>>>>

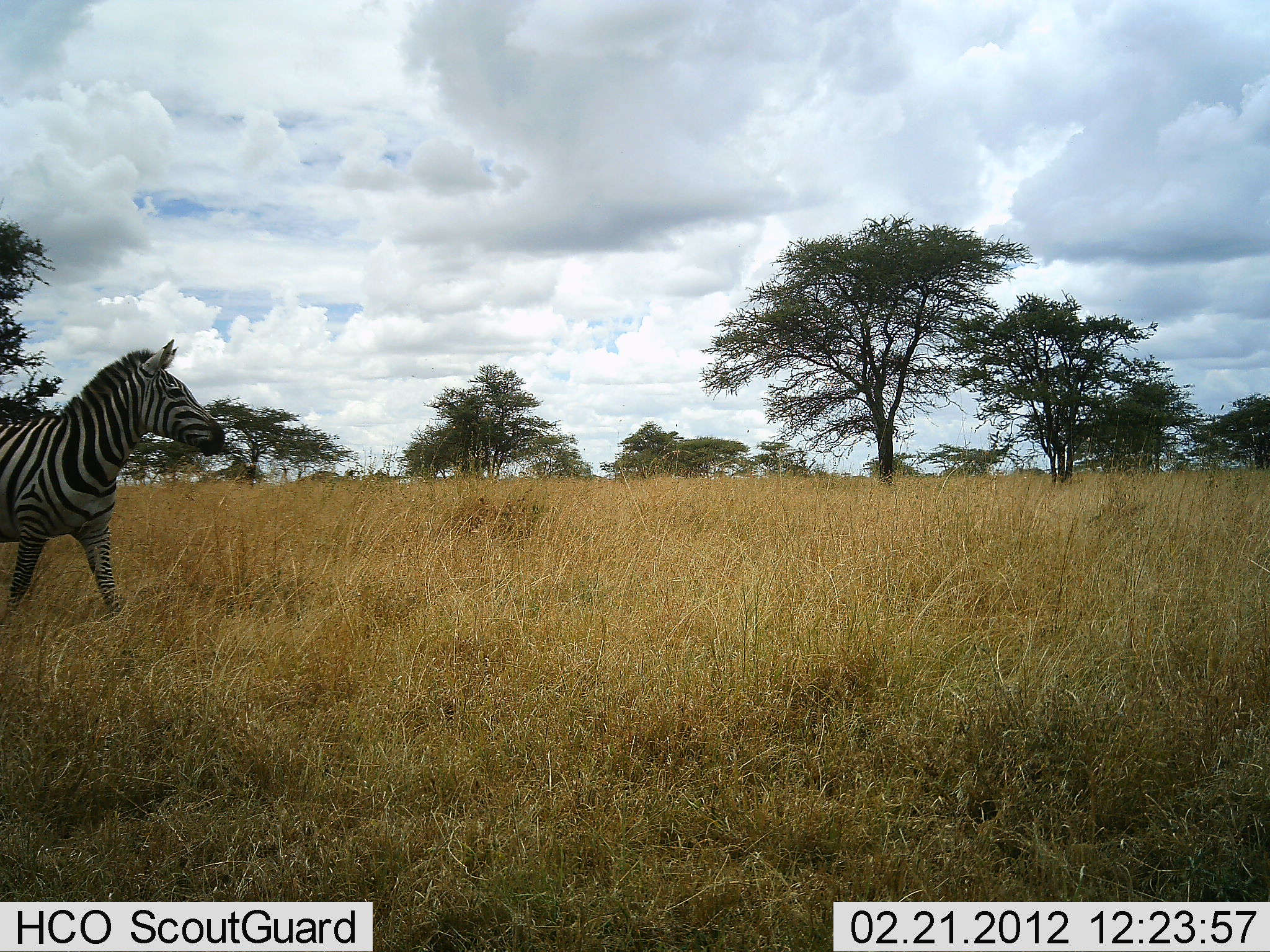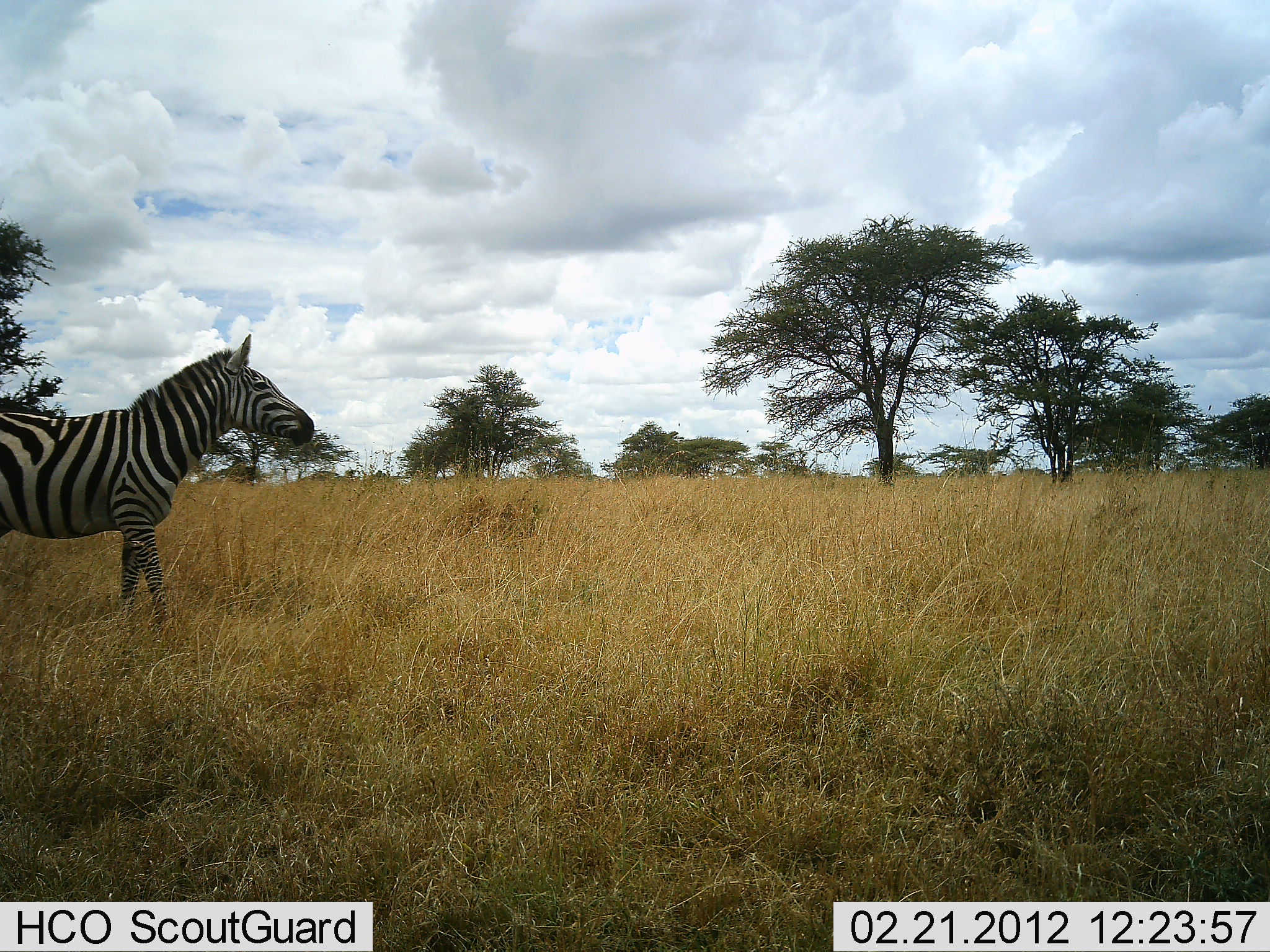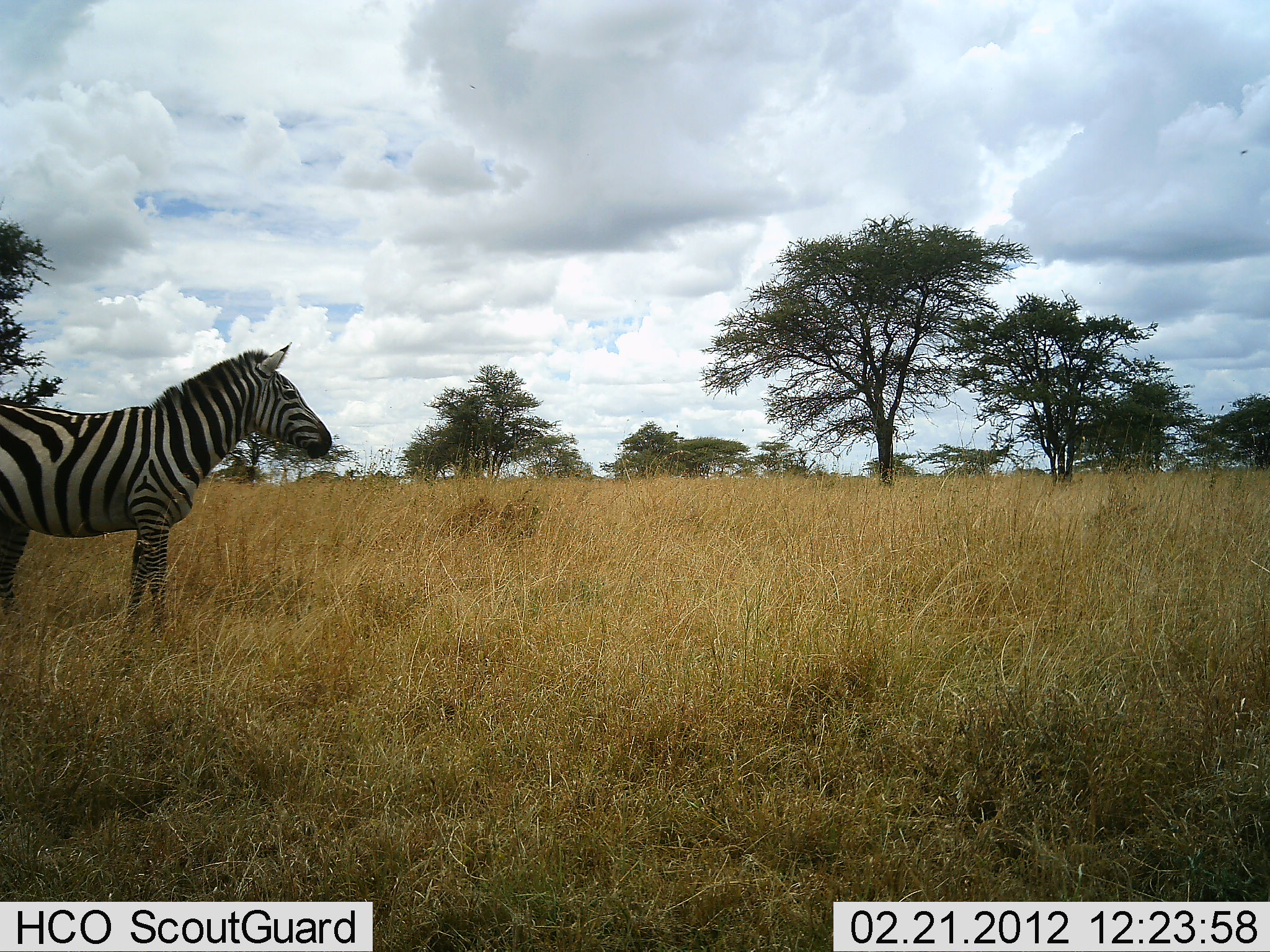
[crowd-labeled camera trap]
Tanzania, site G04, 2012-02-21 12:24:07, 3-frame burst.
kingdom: Animalia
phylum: Chordata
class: Mammalia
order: Perissodactyla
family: Equidae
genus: Equus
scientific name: Equus quagga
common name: plains zebra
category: zebra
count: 1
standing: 19%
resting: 0%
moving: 89%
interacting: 0%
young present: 0%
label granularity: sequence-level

<<<<

Exercise instructions —
Would you please transcribe the listing in full, exactly, while omitting the images?

Reply to the task —
[crowd-labeled camera trap]
Tanzania, site G04, 2012-02-21 12:24:07, 3-frame burst.
kingdom: Animalia
phylum: Chordata
class: Mammalia
order: Perissodactyla
family: Equidae
genus: Equus
scientific name: Equus quagga
common name: plains zebra
category: zebra
count: 1
standing: 19%
resting: 0%
moving: 89%
interacting: 0%
young present: 0%
label granularity: sequence-level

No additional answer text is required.